Standing with Warren outside a Dorchester coffee shop, two of Kennedy’s sons, Edward Jr. and Patrick, the former Rhode Island congressman, said Warren would carry on the Kennedy family’s fight for the less powerful.

As she spoke, the Democratic establishment rallied around her – union members held signs, while local officials took their turn at the microphone.

Warren, who entered the race with connections to the activist base of the party as well as to national figures from her time in Washington, has been closing her campaign with a hyper-local focus. City councilors, school committee members and state legislators are all getting prominent roles warming up the crowd as part of an effort to show she is rooted in Massachusetts communities, and is not a creature of Washington or Harvard.

“The energy is terrific,” Warren said later, during a stop at a Fall River bakery. “But look, every vote counts. And what this is really about is getting everyone to the polls.”

Brown spent his morning making several stops on the North Shore. During a visit to a Beverly diner, Brown seized on a “60 Minutes” broadcast Sunday night about the state of intense gridlock in Congress to make a final a pitch that his bipartisan pledge is crucial to moving the country forward.

“We had our two leaders, the majority and minority leader down there and neither of them would even look at each other,’’ he said today at the Depot Diner, recounting the report on the CBS News television show, between casual conversations with patrons, including fellow Tufts alumni.

“They were talking over each other. Those are the people who I am trying to deal with down there, folks, the extremes on both sides,’’ the incumbent Republican said. “And by having me down there in the middle, bridging that gap, bridging that divide, it is what we need down there.’’

Brown, wearing his signature brown barncoat, expressed confidence in Tuesday’s election by reminding supporters of his historic special election victory over Democrat Martha Coakley two years ago.

“The momentum is definitely here,’’ Brown said. “I feel it. I feel it more than I felt it, actually, in 2010.”

Brown also alluded to recent polls, most of which have shown Democrat Elizabeth Warren holding a lead, but the last poll taken by the Boston Herald/UMass Lowell showed Brown leading by 1 percentage point.

He said the tightness of the race was no mystery, reminding supporters that he had predicted a close election all along. But he seemed to relish the image of an underdog, which was central to his 2010 victory.

“I need you to push back against that machine,’’ Brown said. “The machine that is here from the national level. It is here from the local level.”

########

> **PARTS OF THE EXERCISE**
[1] Answer these from the campaign report above.
(a) What kind of shop did Warren visit in Fall River?
(b) What was the name of the diner where Brown spoke in Beverly?
(c) Which poll showed Brown ahead, and by what margin?
[2] Copy the campaign report above word for word from "Warren, who entered" to "Washington or Harvard.".

########

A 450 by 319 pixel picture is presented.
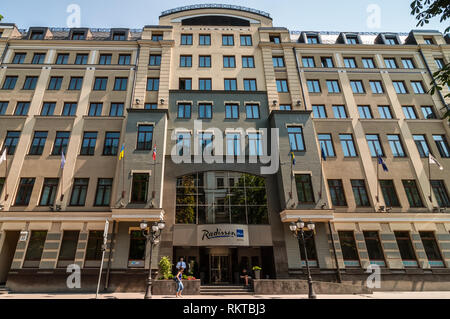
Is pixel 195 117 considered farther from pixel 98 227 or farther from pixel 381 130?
pixel 381 130

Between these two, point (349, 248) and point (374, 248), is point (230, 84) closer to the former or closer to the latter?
point (349, 248)

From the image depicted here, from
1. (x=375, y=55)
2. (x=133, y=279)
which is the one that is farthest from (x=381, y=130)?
(x=133, y=279)

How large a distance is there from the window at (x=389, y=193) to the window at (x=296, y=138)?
8.40 m

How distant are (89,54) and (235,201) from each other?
2359cm

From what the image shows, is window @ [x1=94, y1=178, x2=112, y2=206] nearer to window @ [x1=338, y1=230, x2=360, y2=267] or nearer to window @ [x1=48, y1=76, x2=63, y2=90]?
window @ [x1=48, y1=76, x2=63, y2=90]

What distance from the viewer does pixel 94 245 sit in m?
20.2

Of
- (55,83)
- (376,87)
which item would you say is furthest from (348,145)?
(55,83)

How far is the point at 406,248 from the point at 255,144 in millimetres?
16137

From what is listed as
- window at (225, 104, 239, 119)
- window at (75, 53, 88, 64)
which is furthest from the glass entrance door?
window at (75, 53, 88, 64)

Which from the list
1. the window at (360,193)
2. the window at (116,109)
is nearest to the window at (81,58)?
the window at (116,109)

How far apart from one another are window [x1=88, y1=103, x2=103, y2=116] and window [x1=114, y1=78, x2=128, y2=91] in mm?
2539

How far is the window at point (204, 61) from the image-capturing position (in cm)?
2837

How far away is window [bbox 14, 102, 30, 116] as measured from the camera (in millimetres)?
24641

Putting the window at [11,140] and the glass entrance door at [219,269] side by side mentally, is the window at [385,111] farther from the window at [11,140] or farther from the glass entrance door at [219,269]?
the window at [11,140]
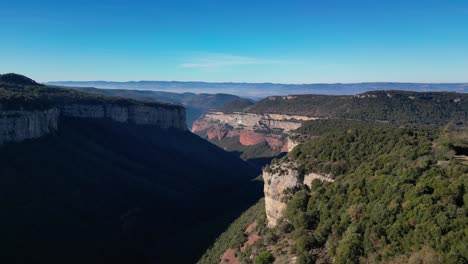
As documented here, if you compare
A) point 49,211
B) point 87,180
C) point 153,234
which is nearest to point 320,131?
point 153,234

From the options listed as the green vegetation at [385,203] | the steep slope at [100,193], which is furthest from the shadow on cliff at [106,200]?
the green vegetation at [385,203]

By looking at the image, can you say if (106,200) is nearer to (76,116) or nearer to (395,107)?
(76,116)

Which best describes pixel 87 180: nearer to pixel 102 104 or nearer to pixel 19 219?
pixel 19 219

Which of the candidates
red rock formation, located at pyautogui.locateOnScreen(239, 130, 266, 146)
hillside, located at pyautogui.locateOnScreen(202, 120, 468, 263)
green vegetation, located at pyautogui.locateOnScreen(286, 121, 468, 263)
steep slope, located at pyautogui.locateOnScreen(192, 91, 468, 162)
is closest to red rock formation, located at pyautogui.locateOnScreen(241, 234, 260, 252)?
hillside, located at pyautogui.locateOnScreen(202, 120, 468, 263)

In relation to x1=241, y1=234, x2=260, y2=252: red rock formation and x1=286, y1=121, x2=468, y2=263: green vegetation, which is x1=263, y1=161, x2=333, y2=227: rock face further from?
x1=241, y1=234, x2=260, y2=252: red rock formation

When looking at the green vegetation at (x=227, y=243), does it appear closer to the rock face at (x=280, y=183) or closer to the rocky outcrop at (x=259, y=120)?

########

> **SOLUTIONS FOR EACH TASK**
[1]
(a) A bakery.
(b) The Depot Diner.
(c) The Boston Herald/UMass Lowell poll, by 1 percentage point.

[2]
Warren, who entered the race with connections to the activist base of the party as well as to national figures from her time in Washington, has been closing her campaign with a hyper-local focus. City councilors, school committee members and state legislators are all getting prominent roles warming up the crowd as part of an effort to show she is rooted in Massachusetts communities, and is not a creature of Washington or Harvard.